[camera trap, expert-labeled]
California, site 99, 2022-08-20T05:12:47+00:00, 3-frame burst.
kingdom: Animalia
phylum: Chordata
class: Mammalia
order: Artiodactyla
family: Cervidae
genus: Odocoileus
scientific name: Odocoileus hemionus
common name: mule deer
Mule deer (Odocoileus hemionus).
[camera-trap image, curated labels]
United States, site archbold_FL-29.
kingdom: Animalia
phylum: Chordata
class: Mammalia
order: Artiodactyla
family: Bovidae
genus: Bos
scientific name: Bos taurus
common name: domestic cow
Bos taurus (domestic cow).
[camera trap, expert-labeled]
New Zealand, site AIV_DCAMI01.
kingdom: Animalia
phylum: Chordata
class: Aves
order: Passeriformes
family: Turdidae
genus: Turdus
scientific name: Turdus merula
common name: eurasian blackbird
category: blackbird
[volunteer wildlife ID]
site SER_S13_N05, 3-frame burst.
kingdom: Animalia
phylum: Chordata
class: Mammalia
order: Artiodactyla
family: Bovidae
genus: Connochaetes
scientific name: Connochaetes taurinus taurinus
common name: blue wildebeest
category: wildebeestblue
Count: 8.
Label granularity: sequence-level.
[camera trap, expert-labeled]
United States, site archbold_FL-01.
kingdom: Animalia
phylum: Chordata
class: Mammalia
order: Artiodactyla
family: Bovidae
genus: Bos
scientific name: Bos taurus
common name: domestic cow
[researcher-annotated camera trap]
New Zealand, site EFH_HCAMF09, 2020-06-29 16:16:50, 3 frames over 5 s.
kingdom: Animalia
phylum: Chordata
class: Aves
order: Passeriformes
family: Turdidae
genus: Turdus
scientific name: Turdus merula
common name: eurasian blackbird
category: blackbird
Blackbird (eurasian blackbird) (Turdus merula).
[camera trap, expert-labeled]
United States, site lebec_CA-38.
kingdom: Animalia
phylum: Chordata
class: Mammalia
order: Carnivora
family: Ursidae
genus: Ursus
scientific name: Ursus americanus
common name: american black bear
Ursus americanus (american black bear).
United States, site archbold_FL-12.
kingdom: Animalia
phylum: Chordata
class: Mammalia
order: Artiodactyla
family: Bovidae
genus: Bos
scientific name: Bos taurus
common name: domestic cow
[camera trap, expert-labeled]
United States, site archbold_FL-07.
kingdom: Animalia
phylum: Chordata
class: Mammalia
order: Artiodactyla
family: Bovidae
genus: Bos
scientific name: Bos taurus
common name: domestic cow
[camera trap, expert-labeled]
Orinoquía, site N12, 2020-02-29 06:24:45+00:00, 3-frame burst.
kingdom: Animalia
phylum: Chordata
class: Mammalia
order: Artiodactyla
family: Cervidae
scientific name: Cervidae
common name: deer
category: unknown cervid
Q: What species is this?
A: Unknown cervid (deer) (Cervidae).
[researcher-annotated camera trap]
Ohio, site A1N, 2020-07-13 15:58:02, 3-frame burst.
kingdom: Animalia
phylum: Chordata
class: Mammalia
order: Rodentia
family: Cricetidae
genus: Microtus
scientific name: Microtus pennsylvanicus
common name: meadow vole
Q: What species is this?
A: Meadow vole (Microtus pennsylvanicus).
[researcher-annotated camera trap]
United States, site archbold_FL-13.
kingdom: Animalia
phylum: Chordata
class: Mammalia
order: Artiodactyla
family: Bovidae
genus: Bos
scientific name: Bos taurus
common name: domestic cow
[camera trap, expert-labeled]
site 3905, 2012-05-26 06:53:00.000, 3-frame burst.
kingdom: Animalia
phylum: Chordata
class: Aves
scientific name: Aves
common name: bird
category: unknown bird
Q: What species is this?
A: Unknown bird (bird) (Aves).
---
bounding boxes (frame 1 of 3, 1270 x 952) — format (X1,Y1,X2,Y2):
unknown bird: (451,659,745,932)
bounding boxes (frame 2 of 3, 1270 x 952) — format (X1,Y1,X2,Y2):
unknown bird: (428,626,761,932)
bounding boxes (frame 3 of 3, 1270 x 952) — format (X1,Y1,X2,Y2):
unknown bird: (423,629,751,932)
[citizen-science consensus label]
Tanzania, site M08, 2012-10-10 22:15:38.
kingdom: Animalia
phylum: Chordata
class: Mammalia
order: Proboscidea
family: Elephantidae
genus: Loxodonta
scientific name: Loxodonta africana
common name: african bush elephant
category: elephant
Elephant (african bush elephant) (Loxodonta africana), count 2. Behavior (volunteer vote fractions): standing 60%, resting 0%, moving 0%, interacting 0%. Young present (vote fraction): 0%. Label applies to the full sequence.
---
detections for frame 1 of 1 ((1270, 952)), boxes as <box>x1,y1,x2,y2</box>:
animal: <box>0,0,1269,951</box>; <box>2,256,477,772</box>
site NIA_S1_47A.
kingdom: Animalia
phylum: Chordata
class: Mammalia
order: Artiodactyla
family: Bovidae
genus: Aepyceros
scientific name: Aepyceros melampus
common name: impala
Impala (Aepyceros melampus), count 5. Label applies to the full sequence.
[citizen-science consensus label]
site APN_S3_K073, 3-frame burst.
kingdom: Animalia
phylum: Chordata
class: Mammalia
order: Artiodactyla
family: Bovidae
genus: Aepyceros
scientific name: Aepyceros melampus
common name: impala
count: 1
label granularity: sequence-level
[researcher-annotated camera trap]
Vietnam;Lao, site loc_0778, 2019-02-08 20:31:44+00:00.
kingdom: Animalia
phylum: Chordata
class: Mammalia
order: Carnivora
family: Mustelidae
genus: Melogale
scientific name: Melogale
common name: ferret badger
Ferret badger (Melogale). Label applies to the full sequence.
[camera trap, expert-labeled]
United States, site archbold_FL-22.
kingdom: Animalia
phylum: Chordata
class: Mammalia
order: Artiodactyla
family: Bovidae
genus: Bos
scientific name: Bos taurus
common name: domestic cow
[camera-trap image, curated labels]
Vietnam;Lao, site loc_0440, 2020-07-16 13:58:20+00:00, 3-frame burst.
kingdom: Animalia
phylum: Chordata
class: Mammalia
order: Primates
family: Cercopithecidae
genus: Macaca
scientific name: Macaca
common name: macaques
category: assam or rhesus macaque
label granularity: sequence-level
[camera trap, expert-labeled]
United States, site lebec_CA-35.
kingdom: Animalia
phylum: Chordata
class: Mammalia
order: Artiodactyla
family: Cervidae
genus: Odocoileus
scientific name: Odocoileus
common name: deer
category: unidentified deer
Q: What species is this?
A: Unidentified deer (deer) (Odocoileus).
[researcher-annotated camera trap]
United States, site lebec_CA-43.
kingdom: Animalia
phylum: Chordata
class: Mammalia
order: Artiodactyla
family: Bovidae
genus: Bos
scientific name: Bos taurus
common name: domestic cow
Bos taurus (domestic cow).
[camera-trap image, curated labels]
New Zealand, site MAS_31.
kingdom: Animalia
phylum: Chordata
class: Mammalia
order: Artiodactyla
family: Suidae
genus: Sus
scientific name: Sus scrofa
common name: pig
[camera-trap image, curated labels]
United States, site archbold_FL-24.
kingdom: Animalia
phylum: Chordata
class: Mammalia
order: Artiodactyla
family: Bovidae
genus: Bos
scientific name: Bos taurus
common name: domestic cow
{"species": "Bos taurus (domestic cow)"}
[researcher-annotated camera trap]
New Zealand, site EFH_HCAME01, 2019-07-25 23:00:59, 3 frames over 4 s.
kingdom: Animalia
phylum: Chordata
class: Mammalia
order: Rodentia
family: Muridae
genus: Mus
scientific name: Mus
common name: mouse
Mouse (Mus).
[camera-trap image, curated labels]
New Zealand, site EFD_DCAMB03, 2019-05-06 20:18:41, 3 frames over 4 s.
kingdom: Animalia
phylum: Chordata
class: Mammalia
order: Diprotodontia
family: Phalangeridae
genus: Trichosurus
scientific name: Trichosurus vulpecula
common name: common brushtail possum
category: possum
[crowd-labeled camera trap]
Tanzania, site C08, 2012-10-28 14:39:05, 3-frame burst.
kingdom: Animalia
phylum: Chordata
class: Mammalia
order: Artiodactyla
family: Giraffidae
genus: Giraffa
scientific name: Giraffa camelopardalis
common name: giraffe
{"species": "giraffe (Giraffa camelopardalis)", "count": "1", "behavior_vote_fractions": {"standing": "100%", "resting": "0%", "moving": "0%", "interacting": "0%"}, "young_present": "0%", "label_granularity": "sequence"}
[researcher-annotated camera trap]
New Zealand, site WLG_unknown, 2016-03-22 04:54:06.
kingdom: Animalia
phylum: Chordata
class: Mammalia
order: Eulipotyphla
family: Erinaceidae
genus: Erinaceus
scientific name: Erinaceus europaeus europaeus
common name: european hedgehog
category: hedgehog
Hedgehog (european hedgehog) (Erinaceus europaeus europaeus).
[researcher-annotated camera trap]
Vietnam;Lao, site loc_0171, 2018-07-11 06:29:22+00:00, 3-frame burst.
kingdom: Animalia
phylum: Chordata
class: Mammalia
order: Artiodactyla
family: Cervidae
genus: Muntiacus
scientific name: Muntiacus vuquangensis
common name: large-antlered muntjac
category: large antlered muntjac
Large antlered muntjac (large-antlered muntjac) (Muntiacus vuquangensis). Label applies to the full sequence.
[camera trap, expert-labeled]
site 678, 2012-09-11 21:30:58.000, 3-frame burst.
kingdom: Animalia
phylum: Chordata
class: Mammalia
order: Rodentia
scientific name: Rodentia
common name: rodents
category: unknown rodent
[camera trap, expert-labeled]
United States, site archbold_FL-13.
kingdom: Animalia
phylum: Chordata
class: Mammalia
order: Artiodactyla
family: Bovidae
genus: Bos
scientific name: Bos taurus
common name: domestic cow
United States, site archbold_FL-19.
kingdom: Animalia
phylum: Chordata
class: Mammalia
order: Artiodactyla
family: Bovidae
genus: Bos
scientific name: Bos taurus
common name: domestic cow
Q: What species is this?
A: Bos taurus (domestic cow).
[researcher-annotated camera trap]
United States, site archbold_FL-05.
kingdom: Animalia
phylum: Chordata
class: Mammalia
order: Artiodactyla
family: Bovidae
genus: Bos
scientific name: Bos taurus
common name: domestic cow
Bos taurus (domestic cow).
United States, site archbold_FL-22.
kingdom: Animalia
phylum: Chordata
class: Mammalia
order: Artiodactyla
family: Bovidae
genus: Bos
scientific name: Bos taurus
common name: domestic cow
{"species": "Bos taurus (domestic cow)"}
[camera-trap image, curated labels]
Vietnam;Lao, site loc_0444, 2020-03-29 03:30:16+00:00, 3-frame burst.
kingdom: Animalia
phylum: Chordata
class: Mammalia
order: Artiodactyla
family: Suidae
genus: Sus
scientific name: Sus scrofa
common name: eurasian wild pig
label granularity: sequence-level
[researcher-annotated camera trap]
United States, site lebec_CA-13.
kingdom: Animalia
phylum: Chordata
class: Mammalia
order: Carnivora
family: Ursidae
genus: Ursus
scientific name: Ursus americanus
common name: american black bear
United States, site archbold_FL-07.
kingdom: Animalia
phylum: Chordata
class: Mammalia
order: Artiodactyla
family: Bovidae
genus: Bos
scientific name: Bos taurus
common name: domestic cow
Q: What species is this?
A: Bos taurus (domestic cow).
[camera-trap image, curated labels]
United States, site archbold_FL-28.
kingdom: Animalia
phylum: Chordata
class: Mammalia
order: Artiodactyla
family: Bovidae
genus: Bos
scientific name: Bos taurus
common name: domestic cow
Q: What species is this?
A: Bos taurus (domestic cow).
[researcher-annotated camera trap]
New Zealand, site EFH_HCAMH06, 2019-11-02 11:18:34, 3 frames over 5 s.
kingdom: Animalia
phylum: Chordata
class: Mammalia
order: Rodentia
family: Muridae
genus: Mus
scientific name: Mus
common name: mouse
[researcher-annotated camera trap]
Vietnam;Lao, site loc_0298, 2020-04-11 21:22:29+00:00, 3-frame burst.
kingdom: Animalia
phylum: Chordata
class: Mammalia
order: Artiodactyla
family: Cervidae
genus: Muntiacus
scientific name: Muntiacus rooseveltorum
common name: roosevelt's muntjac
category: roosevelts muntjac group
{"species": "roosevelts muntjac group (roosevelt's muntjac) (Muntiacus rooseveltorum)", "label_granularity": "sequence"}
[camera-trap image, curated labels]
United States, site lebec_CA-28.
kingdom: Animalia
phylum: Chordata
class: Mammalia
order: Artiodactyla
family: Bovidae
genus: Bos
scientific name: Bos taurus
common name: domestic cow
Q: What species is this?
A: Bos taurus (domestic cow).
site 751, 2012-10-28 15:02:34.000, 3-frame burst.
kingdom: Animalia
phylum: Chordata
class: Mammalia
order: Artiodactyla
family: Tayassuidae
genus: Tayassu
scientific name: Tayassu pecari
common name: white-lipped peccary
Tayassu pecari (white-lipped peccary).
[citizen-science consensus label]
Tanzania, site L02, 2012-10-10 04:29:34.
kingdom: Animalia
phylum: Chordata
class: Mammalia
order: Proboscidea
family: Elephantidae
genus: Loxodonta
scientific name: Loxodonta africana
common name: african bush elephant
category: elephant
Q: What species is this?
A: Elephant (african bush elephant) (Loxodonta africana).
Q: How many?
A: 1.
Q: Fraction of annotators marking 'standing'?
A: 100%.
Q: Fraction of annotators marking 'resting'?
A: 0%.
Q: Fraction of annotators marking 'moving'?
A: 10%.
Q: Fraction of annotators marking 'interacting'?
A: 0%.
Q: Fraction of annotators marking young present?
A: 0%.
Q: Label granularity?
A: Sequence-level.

------------------------------

Working from the listing above, pick out every line that has "Giraffa" and copy it.

genus: Giraffa
scientific name: Giraffa camelopardalis
{"species": "giraffe (Giraffa camelopardalis)", "count": "1", "behavior_vote_fractions": {"standing": "100%", "resting": "0%", "moving": "0%", "interacting": "0%"}, "young_present": "0%", "label_granularity": "sequence"}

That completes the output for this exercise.